━━━ Data section ━━━

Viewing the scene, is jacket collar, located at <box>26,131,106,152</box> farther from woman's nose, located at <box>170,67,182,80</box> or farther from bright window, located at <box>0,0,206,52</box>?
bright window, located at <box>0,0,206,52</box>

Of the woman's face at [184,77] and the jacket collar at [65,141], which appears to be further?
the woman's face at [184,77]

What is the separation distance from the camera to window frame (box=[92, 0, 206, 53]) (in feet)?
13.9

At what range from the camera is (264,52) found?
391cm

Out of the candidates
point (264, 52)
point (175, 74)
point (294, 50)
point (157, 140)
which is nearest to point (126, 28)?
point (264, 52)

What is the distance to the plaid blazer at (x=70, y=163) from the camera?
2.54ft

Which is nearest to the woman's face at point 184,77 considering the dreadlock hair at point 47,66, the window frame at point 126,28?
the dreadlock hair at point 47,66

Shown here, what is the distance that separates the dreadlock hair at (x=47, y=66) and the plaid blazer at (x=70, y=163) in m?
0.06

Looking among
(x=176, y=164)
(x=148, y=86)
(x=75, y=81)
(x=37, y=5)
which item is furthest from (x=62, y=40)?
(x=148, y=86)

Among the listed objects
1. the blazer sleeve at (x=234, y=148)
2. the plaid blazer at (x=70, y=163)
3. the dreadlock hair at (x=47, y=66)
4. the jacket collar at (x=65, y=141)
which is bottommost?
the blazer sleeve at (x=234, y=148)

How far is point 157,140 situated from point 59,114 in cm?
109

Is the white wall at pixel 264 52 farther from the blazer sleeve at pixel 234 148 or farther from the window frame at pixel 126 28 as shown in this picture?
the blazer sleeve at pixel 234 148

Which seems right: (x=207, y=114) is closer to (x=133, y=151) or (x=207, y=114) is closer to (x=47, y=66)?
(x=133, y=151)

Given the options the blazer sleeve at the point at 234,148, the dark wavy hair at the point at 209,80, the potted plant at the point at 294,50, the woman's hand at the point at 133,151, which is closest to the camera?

━━━

Your instructions
Copy every line above without changing anything.

Expected output
Viewing the scene, is jacket collar, located at <box>26,131,106,152</box> farther from woman's nose, located at <box>170,67,182,80</box> or farther from bright window, located at <box>0,0,206,52</box>?
bright window, located at <box>0,0,206,52</box>

Of the woman's face at [184,77] and the jacket collar at [65,141], which appears to be further?
the woman's face at [184,77]

What is the separation distance from the camera to window frame (box=[92, 0, 206, 53]) (in feet)?
13.9

At what range from the camera is (264,52) found?
391cm

Out of the candidates
point (264, 52)
point (175, 74)
point (294, 50)
point (157, 140)
which is nearest to point (126, 28)?
point (264, 52)

What is the distance to the plaid blazer at (x=70, y=163) from the camera?
2.54ft

Which is nearest to the woman's face at point 184,77 considering the dreadlock hair at point 47,66, the window frame at point 126,28?
the dreadlock hair at point 47,66

Shown here, what is the distance that separates the dreadlock hair at (x=47, y=66) and the plaid blazer at (x=70, y=163) in m?
0.06

Looking among
(x=176, y=164)
(x=148, y=86)
(x=75, y=81)
(x=37, y=5)
which item is furthest from (x=62, y=40)?
(x=148, y=86)

Among the listed objects
1. the blazer sleeve at (x=234, y=148)
2. the plaid blazer at (x=70, y=163)
3. the dreadlock hair at (x=47, y=66)
4. the jacket collar at (x=65, y=141)
which is bottommost?
the blazer sleeve at (x=234, y=148)

How far is point 157,140 situated from point 59,114 in cm?
109

Is the white wall at pixel 264 52 farther from the blazer sleeve at pixel 234 148 or farther from the window frame at pixel 126 28 as shown in this picture?
the blazer sleeve at pixel 234 148

Which seems right: (x=207, y=114) is closer to (x=133, y=151) or (x=207, y=114) is closer to (x=47, y=66)?
(x=133, y=151)

Given the options the blazer sleeve at the point at 234,148, the dark wavy hair at the point at 209,80, the potted plant at the point at 294,50, the woman's hand at the point at 133,151, which is closest to the camera?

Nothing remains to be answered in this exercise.